“I had to make a choice in the fifth grade to not dance or dance, ” recalled Osceola Heard ’18. “And I couldn’t not dance.”
For Heard, dance has always been a constant. At three years old, he was already dancing West African and jazz, and started training professionally at age eleven.
In addition to training in dance, Heard began choreographing as a young child, making up dances in front of a mirror in his living room as his parents were preparing dinner. “Dinner and a show, that’s like our thing,” Heard described.
At Deerfield, he has been a member of the Advanced Dance Ensemble since 9th grade and has been featured in showcases as both a performer and a choreographer.

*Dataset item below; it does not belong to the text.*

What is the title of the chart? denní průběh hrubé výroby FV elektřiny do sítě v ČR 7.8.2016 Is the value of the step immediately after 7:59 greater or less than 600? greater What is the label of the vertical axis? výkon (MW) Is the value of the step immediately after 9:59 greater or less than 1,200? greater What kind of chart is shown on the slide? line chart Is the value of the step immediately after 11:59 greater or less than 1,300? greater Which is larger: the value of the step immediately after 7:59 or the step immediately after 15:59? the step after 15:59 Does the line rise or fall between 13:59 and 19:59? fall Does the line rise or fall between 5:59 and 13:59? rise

“He’s as strong a choreographer as he is a dancer and that’s remarkable,” described Dance Program Director Jennifer Whitcomb. She recalled touring him as a prospective student, They were walking through the Greer, past the senior boys table, when Heard — fourteen and 6’2” — executed a saut de chat leap. “He’s brave,” summed up Ms. Whitcomb.

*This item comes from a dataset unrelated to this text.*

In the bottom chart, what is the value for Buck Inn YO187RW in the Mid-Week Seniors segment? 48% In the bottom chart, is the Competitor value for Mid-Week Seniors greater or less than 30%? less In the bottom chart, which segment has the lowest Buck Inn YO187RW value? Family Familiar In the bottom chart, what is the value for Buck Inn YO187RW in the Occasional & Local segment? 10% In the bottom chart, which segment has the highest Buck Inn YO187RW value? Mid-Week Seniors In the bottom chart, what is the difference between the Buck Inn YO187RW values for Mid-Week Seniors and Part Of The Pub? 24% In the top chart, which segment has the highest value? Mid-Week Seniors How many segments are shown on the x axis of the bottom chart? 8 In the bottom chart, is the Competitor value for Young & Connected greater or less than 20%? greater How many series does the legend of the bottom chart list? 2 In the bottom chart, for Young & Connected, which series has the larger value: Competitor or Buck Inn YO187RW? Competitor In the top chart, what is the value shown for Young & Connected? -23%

Heard’s choreography finds its beginnings in the music itself. “I pick a song that speaks to me, that I can see going somewhere, and I kind of just dance around until I find something I like,” said Heard. He usually tries to come up with motifs and themes that express the storyline he is working towards. “Choreography has the power to impact someone emotionally… They can see what’s going on, they can feel it too… I figure that if I can create those movements, get someone there, then why wouldn’t I use that.”

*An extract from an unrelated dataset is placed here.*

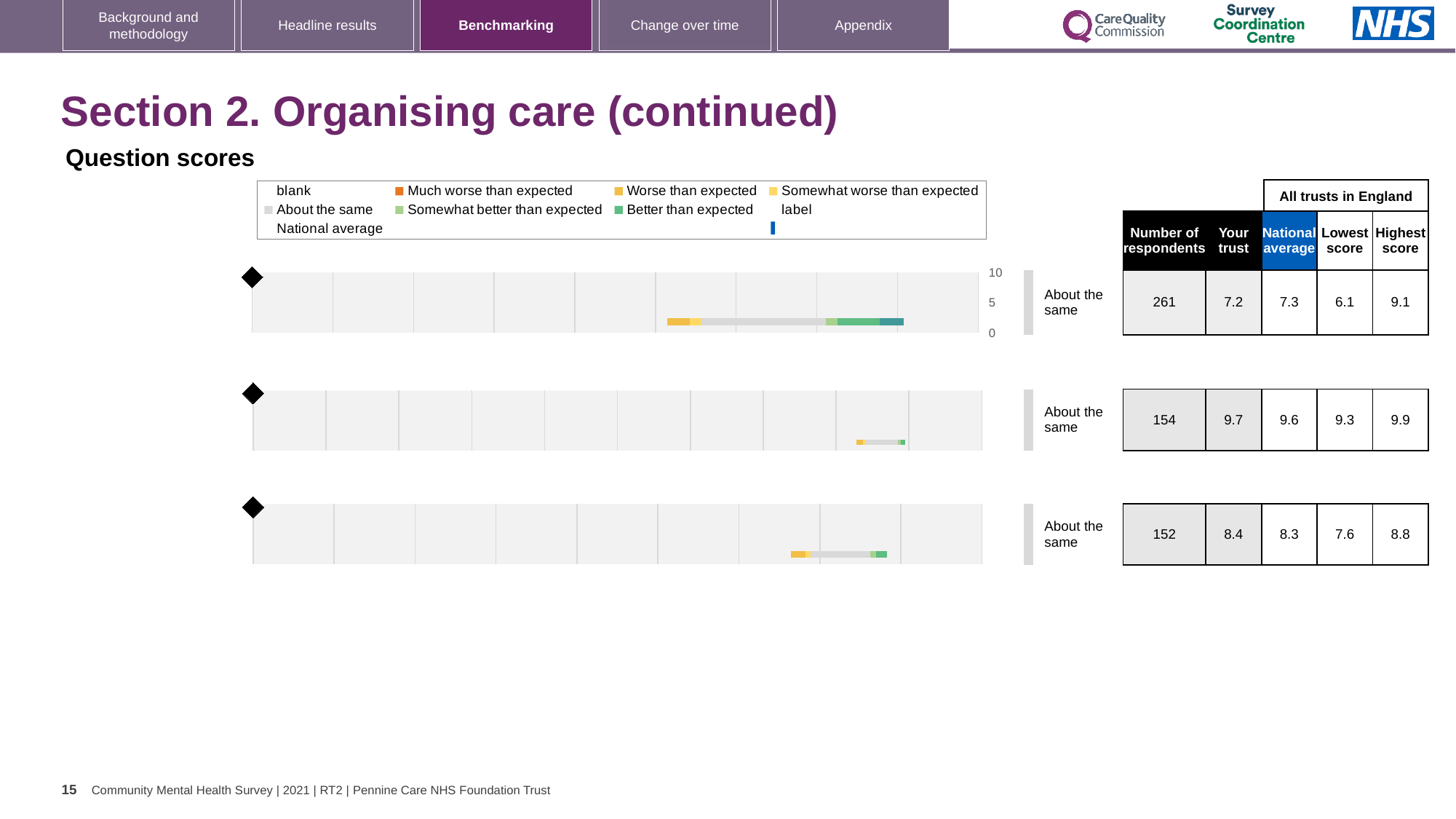
How many benchmarking charts are shown on the slide? 3 For the top chart, what is the 'Your trust' score shown in the table beside it? 7.2 For the top chart, what is the national average score shown in the table beside it? 7.3 What kind of chart is used for the three benchmarking charts on this slide? bar chart For the top chart, which is larger: the 'Your trust' score or the national average? National average For the bottom chart, what is the difference between the highest score and the lowest score in the table beside it? 1.2 For the middle chart, what is the difference between the highest score and the lowest score in the table beside it? 0.6 In the legend, what colour represents 'Much worse than expected'? orange Which of the three charts has the highest 'Your trust' score? the middle chart For the middle chart, how many respondents are shown in the table beside it? 154 For the bottom chart, what is the highest score shown in the table beside it? 8.8 Which of the three charts has the lowest number of respondents? the bottom chart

Although Heard doesn’t classify himself as a hip hop dancer, he choreographed a piece in the style for the 2018 Student Choreography Showcase. Heard enjoys challenging himself. In that same showcase he also worked with two other dancers, Amelia Evans ’18 and Emmerson Stephens ’18, on a piece that, in the process, was completely scrapped three times before it was put onstage.
Communication, Heard understands, is key. “It’s important to be honest during rehearsals because if you don’t like it, the audience is going to sense that you don’t like it.”
According to Evans, “Working with [Heard] is easy and effective. He really listens to what other people have to say while still contributing what his thoughts are. He really does everything he can to push himself, and everybody around him, to be the best that they can be.”
Stephens, who has also danced in many of Heard’s pieces, agreed. “It’s challenging but rewarding,” she said, adding that Heard is his own artist and has a unique way of doing things, which allows his dancers to learn new movements and expand their own repertoire. Despite his playful personality, Stephens explained, Heard knows when to be serious, and has a knack for getting right down to business during rehearsals.
“There’s so much you could say to describe him, but at the same time it doesn’t do justice. … You know you’re just never going to find someone that’s like him.” Stephens expressed. “He’s Ossie.”
Heard cannot imagine his life without dance. In college, he will pursue a minor in dance, as a major in dance is too restrictive for the choreographic freedom Heard enjoys. Although he wants to be a cardiothoracic surgeon, he will definitely also be working in the studio, dancing and choreographing as a creative outlet.